Yedi hilalli İslami otel inşaatına başladı. Devremülk yöntemiyle oda satıyordu. Otelin tavanı Kubbet-üs Sahra şeklinde yapılacak, 24 saat aralıksız Kuran’ı Kerim okunacaktı. Hizmet kalitesini göstermek için yıldız yerine hilal kullanıyordu. Malezya Uluslararası İslami Otelcilik Standartları Konferansı’nda yedi hilal sertifikası almıştı.

*

“Nedir bu Malezya Uluslararası İslami Otelcilik Standartları Konferansı?” diye muhabir görevlendirdim, araştırdık. O güne kadar böyle bir konferans monferans olmadığı ortaya çıktı. İlk’ti.

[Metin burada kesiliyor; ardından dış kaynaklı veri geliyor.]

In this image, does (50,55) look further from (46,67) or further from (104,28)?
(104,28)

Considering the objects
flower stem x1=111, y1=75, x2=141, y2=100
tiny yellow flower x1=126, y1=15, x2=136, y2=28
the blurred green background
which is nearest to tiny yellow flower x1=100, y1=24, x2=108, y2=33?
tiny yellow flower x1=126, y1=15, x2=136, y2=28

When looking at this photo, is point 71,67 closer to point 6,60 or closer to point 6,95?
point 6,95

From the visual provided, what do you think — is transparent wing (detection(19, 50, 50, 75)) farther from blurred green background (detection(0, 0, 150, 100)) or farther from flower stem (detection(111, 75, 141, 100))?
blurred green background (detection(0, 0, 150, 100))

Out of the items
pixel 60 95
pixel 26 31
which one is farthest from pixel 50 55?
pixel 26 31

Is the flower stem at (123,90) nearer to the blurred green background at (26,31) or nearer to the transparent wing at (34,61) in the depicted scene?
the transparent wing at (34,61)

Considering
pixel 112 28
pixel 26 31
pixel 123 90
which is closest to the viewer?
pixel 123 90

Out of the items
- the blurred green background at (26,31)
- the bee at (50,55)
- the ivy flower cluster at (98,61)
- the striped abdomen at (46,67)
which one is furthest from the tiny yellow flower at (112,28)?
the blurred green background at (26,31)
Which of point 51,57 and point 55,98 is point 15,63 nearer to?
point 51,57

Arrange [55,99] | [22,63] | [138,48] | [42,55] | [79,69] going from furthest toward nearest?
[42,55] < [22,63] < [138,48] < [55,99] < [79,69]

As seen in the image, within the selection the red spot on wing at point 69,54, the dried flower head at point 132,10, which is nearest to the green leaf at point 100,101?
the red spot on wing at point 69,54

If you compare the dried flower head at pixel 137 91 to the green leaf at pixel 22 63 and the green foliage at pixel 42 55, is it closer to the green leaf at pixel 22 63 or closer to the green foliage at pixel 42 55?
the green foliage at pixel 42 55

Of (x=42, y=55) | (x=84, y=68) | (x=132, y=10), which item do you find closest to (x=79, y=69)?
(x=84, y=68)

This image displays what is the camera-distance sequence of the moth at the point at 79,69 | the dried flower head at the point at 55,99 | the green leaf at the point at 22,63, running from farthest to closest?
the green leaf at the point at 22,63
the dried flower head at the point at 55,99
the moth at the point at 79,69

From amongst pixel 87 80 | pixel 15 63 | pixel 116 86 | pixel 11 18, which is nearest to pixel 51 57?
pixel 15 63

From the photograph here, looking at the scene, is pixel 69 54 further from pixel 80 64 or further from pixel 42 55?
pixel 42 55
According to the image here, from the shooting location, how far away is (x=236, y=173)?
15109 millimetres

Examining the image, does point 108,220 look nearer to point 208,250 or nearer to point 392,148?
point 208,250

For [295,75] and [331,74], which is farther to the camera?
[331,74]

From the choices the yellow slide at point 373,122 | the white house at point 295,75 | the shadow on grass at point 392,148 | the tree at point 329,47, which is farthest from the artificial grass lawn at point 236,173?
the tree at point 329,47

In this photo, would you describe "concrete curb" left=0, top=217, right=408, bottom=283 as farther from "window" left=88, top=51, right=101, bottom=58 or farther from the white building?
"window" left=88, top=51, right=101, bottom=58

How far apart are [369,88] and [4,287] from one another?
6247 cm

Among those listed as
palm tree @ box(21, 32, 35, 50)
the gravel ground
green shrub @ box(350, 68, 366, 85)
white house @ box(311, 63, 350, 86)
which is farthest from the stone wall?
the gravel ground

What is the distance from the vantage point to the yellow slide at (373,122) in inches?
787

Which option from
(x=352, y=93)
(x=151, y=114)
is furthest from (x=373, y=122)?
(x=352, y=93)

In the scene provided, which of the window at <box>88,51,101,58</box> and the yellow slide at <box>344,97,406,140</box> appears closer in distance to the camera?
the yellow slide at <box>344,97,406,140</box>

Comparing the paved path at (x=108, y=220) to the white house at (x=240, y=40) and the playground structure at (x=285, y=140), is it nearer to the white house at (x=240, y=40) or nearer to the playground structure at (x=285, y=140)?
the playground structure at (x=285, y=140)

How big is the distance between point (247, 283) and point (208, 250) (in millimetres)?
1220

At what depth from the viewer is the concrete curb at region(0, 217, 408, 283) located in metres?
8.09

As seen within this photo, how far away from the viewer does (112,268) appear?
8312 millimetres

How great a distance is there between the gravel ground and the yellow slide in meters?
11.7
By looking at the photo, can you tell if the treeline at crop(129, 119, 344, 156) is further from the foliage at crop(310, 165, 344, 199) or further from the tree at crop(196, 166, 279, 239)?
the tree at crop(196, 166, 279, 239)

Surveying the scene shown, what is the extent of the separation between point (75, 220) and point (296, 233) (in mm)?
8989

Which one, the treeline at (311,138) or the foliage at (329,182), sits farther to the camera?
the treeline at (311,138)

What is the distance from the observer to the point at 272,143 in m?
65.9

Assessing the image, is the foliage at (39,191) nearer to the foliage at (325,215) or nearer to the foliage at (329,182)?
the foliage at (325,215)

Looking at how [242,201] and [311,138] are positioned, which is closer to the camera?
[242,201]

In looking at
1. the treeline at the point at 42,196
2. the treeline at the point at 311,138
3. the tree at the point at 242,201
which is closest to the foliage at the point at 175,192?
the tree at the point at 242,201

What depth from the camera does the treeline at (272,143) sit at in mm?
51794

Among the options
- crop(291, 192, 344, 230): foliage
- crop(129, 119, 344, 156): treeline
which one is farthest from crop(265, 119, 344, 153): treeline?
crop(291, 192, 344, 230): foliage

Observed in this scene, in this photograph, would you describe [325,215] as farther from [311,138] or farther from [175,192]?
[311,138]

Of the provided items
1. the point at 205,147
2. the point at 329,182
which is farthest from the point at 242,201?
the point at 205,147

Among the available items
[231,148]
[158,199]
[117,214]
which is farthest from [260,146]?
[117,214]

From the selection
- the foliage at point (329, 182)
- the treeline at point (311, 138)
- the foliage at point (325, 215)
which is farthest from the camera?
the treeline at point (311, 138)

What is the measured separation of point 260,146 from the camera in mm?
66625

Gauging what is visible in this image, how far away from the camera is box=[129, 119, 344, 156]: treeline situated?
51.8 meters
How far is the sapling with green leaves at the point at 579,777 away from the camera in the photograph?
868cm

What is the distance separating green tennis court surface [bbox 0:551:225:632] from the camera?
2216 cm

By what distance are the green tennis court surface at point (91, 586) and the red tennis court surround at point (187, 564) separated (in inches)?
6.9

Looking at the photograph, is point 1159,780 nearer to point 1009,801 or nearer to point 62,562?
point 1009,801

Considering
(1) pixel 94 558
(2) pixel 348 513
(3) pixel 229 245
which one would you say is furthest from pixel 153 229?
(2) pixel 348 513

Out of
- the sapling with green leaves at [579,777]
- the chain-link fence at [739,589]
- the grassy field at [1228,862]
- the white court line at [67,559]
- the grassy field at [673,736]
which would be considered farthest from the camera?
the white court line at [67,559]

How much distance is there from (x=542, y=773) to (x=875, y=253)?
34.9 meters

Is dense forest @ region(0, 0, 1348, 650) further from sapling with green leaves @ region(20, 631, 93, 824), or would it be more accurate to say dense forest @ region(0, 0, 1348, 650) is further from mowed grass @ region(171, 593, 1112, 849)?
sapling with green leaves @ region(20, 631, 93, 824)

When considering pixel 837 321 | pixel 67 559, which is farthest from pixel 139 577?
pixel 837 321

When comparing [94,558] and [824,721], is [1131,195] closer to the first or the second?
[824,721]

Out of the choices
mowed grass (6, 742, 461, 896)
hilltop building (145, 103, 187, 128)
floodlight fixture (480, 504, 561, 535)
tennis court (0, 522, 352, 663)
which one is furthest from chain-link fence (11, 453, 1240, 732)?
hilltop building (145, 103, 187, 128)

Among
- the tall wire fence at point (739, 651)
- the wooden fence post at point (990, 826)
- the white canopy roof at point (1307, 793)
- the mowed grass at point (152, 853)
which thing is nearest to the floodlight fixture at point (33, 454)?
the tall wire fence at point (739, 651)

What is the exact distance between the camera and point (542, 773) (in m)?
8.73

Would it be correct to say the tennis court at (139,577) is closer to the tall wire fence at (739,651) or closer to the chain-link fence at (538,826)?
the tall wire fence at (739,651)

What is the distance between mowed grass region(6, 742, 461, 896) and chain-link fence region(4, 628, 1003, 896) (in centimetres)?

Son’du. Sadece itibarlı Fadıl bey’e sertifika vermişti, sonra bir daha böyle bir konferans toplanmamıştı. O zamanlar televizyonda ana haber bülteni hazırlıyordum, bunu haber yaptım. Hiç unutmam... Reklam müdürümüz beni patrona şikayet etti. Fadıl bey bol keseden reklam veriyordu, itibarını zedeleyici haberlerim yüzünden Fadıl bey üzülüyordu, az reklam veriyordu, ciromuz düşüyordu. Kendimi affettirmek için “ramazanda iftar programımızı bu otelden yayınlayalım, şahane reyting yaparız” dedim. Maalesef bu makul önerim kabul görmedi. “Bari bu otelde İslami izdivaç programı yapalım, çok tutar” dedim. Maalesef bu makul önerim de kabul görmedi.

*

İtibarlı Fadıl bey, İslami otelin yanısıra, Maldiv adalarından da devremülk satıyordu. Gümbür gümbür televizyon reklamlarıyla tanıtılan “Caprise Gold Maldives Ebu Eyyub El Ensari House projesi”nin küçük bi pürüzü vardı... Ortada ada yoktu!

*

Değil villa inşa etmek, tabure koymak bile mümkün değildi.

*

“Aslında buna şükretmek lazım, burdakilere Maldiv’i sattı, Maldiv ahalisine de Kınalı adayı satabilirdi” diye yazdım. Reklam müdürümüz patrona koştu.

*

Neticede, itibarlı Fadıl bey gene tutuklandı. Kendisini mahkemede savunurken, “8 bin 400 kişiye sattım, bunların arasında milletvekilleri, bankacılar, işadamları gibi münevver insanlar var, bu kadar münevver insanların hepsini kandırmış olabilir miyim” dedi.

*

İşte tam bu sebeple... İtibarlı Fadıl bey’i tutuklayarak, kendisine büyük haksızlık yapıldığını düşünüyorum. İddiaya girerim, bugün dışarı salsalar, cezaevinin kapısında para toplamaya başlar. Sayın ahalimiz de yeni projesine para ödemek için kuyruğa girer.

*

Dolayısıyla... Bana sorarsanız, böyle başa böyle taraktır, memlekete ekonomi bakanı olacak kadar mübarek bi adamdır. Tutuklanması hukuk skandalıdır, zulümdür. Dokunmayın Fadılıma.